▸ What to produce
Produce a word-for-word copy of the listing below without its pictures.
BEGIN Source material
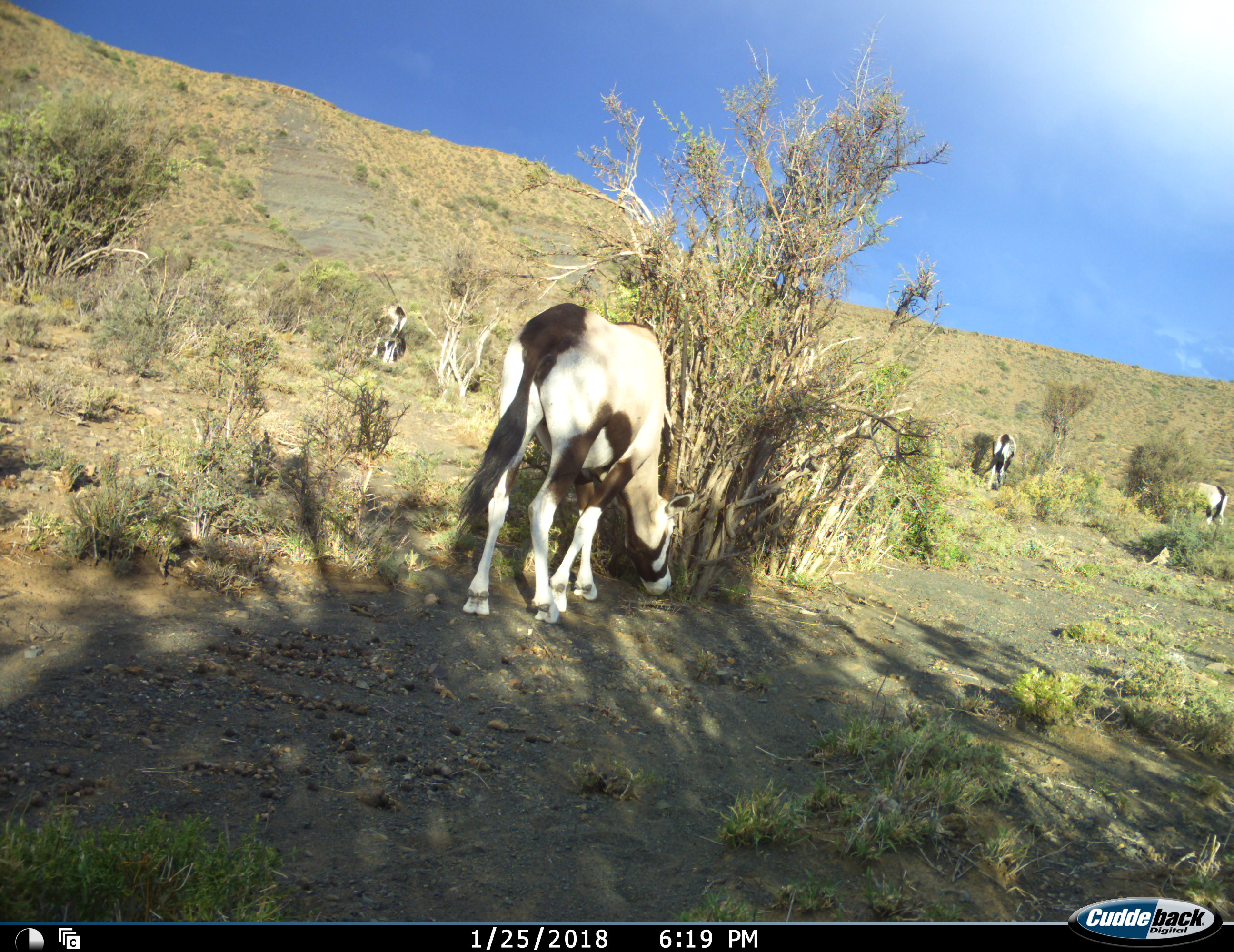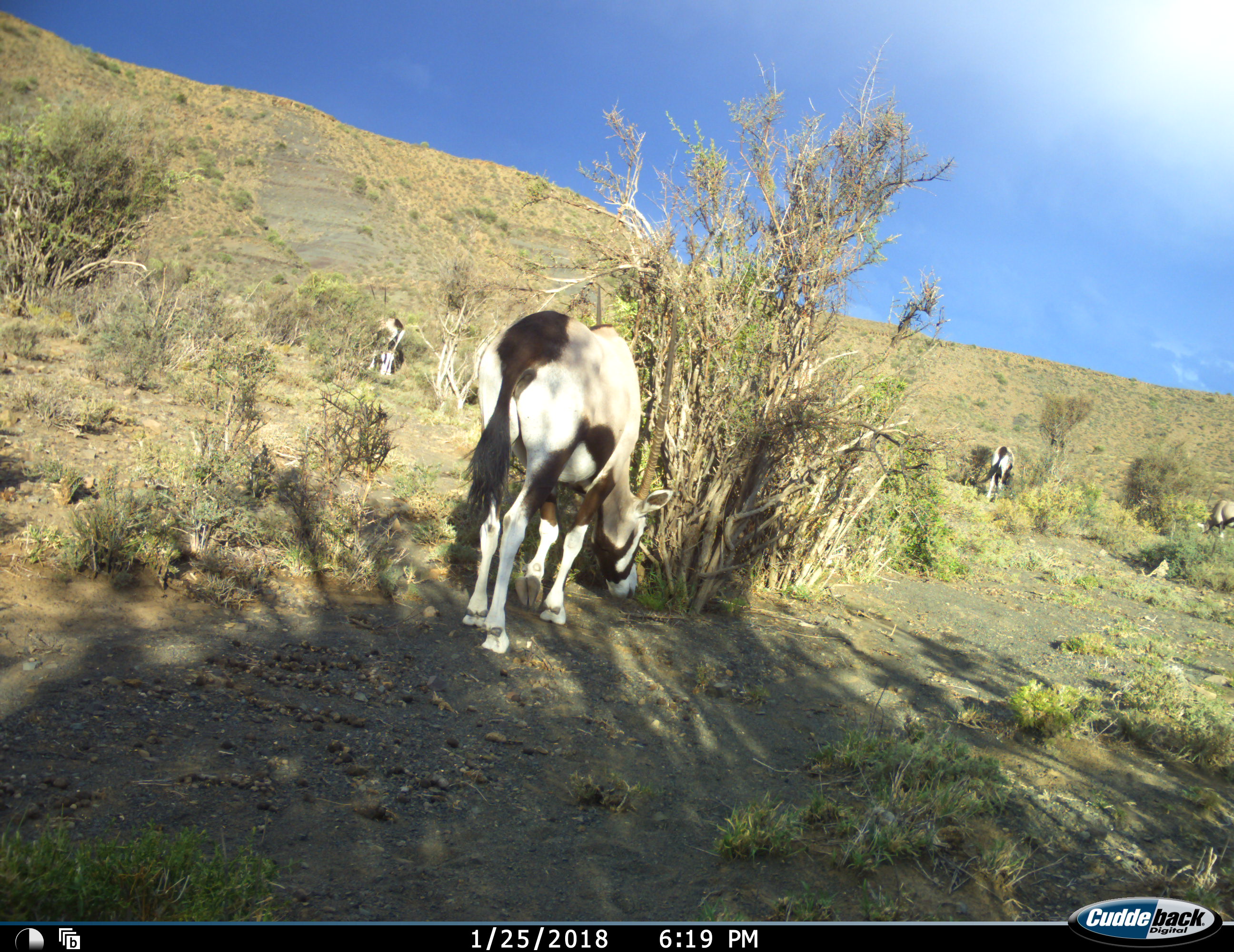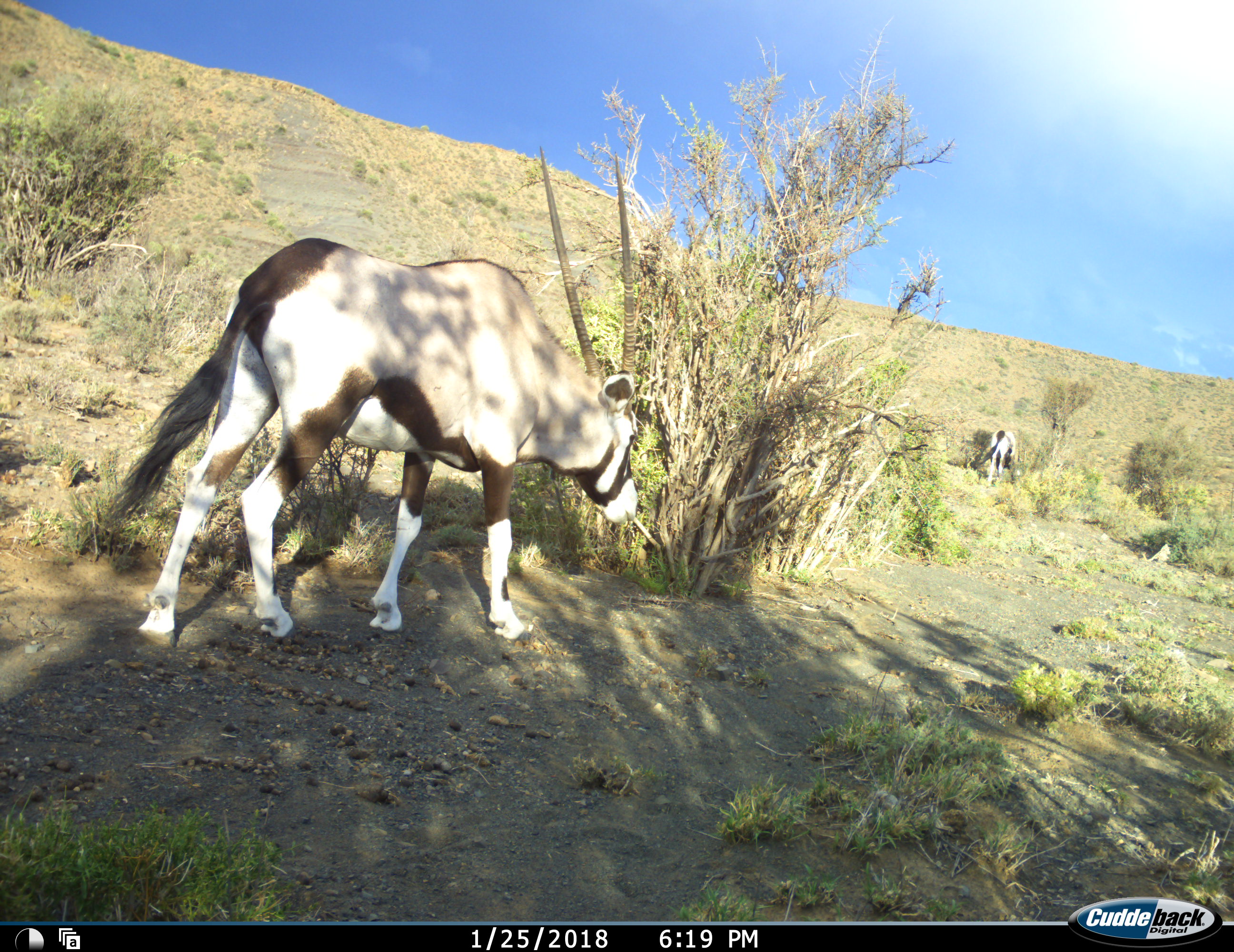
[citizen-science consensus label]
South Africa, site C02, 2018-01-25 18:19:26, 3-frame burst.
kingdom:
END Source material
▸ The answer
[citizen-science consensus label]
South Africa, site C02, 2018-01-25 18:19:26, 3-frame burst.
kingdom:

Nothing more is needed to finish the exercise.